UTF-8 characters in diagnostic output (such as the warning emoji ⚠️
used by fanalyzer) display as mojibake on Windows unless the utf8
code page is being used

This patch adds UTF-8 to UTF-16 conversion when outputting to a console
on Windows.

gcc/ChangeLog:

        * pretty-print.cc (decode_utf8_char): Move forward declaration.
        (utf8_to_utf16): New function to convert UTF-8 to UTF-16.
        (is_console_handle): New function to detect Windows console handles.
        (write_all): Add UTF-8 to UTF-16 conversion for console output,
        falling back to WriteFile for ASCII strings and regular files.

**Task instructions**
Continue the GCC patch note on UTF-8 console output for Windows from where it stops.

**Extracted material**
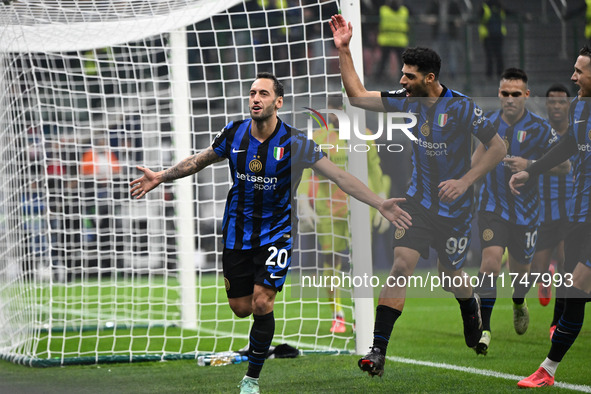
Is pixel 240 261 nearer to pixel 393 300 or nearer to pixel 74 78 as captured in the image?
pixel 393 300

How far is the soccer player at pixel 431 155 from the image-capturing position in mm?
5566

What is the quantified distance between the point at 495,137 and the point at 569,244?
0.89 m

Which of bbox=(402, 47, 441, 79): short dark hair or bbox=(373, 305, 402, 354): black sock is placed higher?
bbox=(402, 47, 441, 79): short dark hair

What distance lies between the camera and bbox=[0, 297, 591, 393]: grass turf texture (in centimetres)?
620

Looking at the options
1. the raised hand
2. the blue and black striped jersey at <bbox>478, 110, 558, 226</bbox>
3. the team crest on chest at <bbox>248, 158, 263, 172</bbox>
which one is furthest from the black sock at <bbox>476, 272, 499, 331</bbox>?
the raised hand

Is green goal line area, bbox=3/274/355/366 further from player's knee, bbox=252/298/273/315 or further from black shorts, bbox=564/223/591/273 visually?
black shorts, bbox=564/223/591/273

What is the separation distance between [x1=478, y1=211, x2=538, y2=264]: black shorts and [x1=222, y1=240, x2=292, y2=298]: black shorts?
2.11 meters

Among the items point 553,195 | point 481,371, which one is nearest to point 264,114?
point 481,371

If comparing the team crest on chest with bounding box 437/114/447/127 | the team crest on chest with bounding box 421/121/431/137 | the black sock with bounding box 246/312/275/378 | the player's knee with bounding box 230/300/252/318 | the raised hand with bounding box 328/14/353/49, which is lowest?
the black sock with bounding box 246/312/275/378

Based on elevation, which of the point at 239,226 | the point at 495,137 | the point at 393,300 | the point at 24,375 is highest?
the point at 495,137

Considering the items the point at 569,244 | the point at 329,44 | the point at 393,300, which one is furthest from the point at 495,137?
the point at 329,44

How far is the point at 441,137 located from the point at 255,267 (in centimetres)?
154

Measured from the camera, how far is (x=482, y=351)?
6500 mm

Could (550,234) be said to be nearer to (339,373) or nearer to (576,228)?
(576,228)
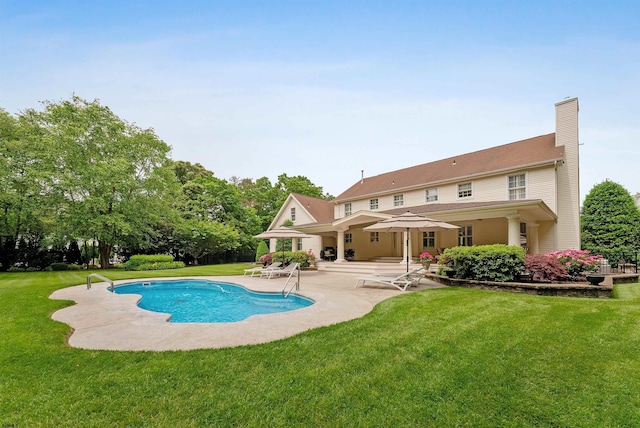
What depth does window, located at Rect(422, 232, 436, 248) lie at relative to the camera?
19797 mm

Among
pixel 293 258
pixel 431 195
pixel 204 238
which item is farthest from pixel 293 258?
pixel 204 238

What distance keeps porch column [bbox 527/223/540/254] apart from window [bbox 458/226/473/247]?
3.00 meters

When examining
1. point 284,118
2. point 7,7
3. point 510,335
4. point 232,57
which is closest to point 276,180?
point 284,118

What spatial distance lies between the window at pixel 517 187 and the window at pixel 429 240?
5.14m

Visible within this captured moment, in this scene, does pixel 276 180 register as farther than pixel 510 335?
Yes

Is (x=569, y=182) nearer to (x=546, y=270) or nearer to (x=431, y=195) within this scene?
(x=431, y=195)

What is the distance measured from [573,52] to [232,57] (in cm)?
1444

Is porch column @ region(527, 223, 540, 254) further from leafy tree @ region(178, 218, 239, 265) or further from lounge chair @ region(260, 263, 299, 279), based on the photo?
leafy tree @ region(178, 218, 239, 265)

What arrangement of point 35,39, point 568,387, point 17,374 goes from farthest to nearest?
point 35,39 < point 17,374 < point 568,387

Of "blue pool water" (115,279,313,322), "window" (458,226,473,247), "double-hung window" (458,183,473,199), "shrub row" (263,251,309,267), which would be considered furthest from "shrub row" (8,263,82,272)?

**Output for this exercise**
Signed-off-by: Peter Damianov <peter0...@disroot.org>
---
 gcc/pretty-print.cc | 132 +++++++++++++++++++++++++++++++++++++++++++-
 1 file changed, 129 insertions(+), 3 deletions(-)

diff --git a/gcc/pretty-print.cc b/gcc/pretty-print.cc
index d79a8282cfb..8ff97d8f1eb 100644
--- a/gcc/pretty-print.cc
+++ b/gcc/pretty-print.cc
@@ -43,6 +43,10 @@ along with GCC; see the file COPYING3.  If not see
 /* Replacement for fputs() that handles ANSI escape codes on Windows NT.
    Contributed by: Liu Hao (lh_mouse at 126 dot com)
 
+   Extended by: Peter Damianov
+   Converts UTF-8 to UTF-16 if outputting to a console, so that emojis and
+   various other unicode characters don't get mojibak'd.
+
    XXX: This file is compiled into libcommon.a that will be self-contained.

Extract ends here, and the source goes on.